§ Required action
Reproduce all lines of the listing below in which the word "category" occurs.

Top of The data

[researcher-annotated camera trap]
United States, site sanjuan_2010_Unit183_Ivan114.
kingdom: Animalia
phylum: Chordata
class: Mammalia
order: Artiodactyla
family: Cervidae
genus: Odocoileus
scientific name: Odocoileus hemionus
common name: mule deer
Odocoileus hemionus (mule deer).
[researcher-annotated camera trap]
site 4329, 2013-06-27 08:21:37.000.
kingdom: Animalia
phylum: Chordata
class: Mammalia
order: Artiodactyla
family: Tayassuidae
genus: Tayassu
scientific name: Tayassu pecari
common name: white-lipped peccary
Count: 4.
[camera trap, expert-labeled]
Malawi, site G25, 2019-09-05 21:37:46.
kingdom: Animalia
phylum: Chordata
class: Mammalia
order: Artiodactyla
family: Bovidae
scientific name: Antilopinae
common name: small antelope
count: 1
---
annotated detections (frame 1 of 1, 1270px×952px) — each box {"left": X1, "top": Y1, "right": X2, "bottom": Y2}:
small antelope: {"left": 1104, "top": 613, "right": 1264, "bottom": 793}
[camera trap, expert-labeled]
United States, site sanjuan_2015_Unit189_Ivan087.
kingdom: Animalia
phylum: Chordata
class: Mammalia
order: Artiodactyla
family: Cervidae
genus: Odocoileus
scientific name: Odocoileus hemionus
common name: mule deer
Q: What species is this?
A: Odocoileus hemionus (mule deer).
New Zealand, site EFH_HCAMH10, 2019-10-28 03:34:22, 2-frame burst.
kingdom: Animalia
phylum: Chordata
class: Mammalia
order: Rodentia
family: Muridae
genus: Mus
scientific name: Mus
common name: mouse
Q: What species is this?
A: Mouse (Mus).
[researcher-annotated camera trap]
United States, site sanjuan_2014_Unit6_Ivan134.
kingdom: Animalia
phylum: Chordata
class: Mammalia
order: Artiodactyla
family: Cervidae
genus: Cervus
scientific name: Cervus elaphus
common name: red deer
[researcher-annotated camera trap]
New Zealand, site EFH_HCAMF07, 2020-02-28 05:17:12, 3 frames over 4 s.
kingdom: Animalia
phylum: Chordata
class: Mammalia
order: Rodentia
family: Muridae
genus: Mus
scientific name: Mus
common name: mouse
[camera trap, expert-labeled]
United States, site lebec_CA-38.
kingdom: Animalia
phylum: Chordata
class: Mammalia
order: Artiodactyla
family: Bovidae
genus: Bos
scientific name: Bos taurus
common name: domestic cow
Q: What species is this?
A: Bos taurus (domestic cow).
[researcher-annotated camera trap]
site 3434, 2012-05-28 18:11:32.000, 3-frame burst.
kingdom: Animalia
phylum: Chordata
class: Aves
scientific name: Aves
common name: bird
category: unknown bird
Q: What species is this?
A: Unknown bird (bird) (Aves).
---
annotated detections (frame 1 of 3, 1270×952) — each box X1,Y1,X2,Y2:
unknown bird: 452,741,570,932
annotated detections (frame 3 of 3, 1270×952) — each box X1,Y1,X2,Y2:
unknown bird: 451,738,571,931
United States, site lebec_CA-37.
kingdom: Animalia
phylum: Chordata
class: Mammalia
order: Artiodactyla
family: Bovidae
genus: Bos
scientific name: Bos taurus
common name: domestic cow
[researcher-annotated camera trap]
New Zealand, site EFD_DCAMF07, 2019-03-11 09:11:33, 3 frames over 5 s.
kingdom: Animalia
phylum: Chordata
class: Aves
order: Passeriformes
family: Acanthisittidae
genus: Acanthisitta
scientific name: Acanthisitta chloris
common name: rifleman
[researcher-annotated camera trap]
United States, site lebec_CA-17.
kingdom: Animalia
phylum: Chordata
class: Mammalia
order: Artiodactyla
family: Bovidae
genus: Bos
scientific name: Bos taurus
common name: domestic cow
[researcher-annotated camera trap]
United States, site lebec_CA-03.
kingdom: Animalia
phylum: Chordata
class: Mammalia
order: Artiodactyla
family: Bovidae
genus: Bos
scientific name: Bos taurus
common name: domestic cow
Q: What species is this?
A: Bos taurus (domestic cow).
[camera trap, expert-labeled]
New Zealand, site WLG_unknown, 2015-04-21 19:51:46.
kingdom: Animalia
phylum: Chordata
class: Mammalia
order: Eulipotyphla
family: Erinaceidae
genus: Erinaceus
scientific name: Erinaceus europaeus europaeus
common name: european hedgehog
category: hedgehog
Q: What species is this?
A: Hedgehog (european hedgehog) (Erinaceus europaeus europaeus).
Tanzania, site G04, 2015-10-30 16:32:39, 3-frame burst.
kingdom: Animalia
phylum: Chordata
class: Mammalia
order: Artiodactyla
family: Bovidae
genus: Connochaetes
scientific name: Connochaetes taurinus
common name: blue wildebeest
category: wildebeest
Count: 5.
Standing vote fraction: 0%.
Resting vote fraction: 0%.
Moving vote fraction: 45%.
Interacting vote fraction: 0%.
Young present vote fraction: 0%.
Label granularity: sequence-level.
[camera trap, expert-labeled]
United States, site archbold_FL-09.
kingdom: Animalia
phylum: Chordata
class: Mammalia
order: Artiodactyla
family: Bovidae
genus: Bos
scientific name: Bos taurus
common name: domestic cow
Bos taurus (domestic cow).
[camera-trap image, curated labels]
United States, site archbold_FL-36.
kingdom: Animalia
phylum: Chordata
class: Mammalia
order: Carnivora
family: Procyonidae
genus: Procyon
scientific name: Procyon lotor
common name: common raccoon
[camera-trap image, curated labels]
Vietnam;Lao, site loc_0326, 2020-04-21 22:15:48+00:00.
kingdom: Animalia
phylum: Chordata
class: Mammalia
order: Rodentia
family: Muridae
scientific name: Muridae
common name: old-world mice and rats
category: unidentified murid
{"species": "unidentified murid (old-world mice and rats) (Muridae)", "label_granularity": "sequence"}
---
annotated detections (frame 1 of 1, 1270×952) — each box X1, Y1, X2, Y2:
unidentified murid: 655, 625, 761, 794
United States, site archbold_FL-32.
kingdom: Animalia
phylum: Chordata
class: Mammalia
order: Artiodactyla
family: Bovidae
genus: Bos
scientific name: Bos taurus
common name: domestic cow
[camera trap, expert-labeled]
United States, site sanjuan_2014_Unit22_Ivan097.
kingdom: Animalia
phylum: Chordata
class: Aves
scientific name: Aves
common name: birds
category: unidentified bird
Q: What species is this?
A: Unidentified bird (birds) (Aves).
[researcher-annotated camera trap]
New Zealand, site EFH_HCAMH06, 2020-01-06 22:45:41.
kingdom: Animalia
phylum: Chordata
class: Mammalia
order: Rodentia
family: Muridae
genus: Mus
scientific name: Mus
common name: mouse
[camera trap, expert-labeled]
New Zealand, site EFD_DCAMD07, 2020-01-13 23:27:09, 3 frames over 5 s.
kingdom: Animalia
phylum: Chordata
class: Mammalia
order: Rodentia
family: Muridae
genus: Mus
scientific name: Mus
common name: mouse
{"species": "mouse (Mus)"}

Bottom of The data

§ Answer to the problem
category: unknown bird
category: hedgehog
category: wildebeest
category: unidentified murid
category: unidentified bird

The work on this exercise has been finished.